Will districts soon be able to opt out of the state tests?

If Representative Debbie Mayfield has her way they soon will be.

If a school district does not wish to participate in the statewide, standardized assessment program, the district may choose to annually administer an English Language Arts national, norm-referenced assessment for students in grades 3 through 11; annually administer a mathematics national, norm-referenced assessment for students in grades 3 through 8; and administer a science national, norm-referenced assessment once for students at the elementary school level and once for students at the middle school level. If a district does not wish to administer the national, norm-referenced assessments online, the district shall administer paper-based assessments. Funds designated for the statewide, standardized assessment program shall be used to procure and administer the district-selected, national, norm-referenced assessment. The Commissioner of Education shall maintain a list of pre-2009 national, norm-referenced assessments identified pursuant to s. 1002.395. A district, including instructional personnel, shall not be negatively impacted for not participating in the statewide, standardized assessment program, including, but not limited to, negative implications regarding district and school grades and personnel evaluations.”

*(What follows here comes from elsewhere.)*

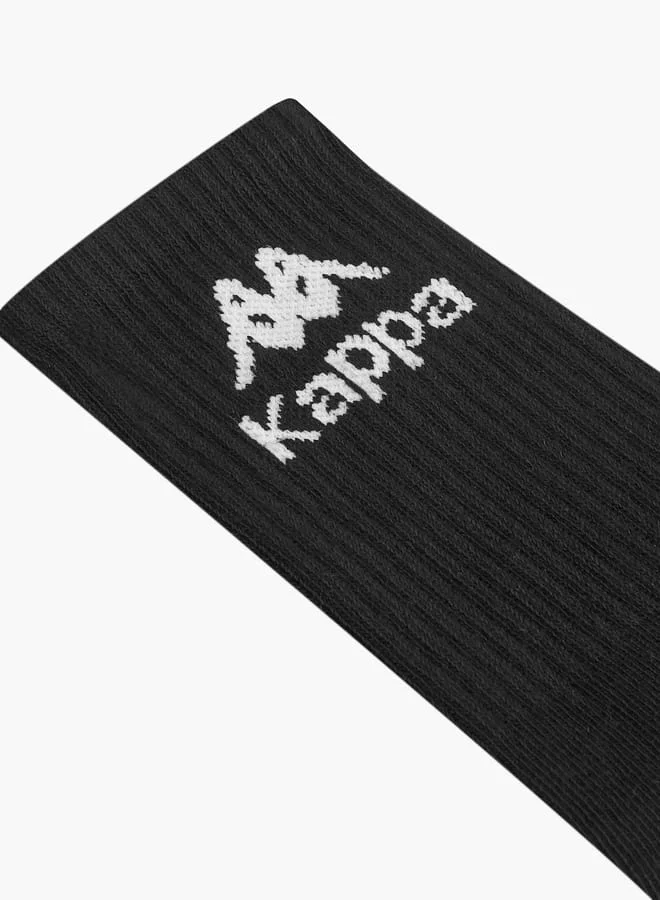 Kappa Boys Logo Detail Non Terry Crew Length Socks - Set of 5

Two things, if it is good enough for voucher schools then it should be good enough for public schools right and second if the state really believes in parental choice and them knowing whats best for their children then how can they not pass this bill? If they don’t then all standardized testing is, is an excuse to punish teachers and schools.

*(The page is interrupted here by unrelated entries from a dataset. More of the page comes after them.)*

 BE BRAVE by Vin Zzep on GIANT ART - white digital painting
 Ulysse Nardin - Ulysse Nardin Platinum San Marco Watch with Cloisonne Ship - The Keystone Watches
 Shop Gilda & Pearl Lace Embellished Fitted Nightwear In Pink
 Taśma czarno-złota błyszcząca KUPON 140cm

This the most far reaching and best proposal yet. 

To read more, click the link:  http://www.tampabay.com/blogs/gradebook/florida-house-member-files-bill-to-allow-testing-opt-out/2218486

2 Replies to “Will districts soon be able to opt out of the state tests?”

  1. I remember taking the Stanford Achievement Test in Elementary school (here in Duval back in the 60's). Always scored in the 90 percentiles (patting self on back). Education worked back then. Things were simple. Everyone knew where they stood. Remedial activities were available. When did everything have to become someone's fault? And when was it decided to go after scapegoats? Find the supporters of these policies and you will find the problem.

    I think I'll start with the Bushs….George W ,and Little Jeb (not the Azaleas, they're pretty in the Spring).

  2. I'm in the middle of a book about the history of teaching. For the most part, the trend of teacher blame is quite constant. When it comes down to it, not everyone in America is high achieving in everything. Why must we only focus on academics? Some kids do better in math or science or history, but no, every child has to be "on level" whatever that means. How can we expect every child to reach mastery when there are so many variables? I went to private schools all of my life. We had the Stanford Achievement test too, but it meant nothing. No one in college cared about those results.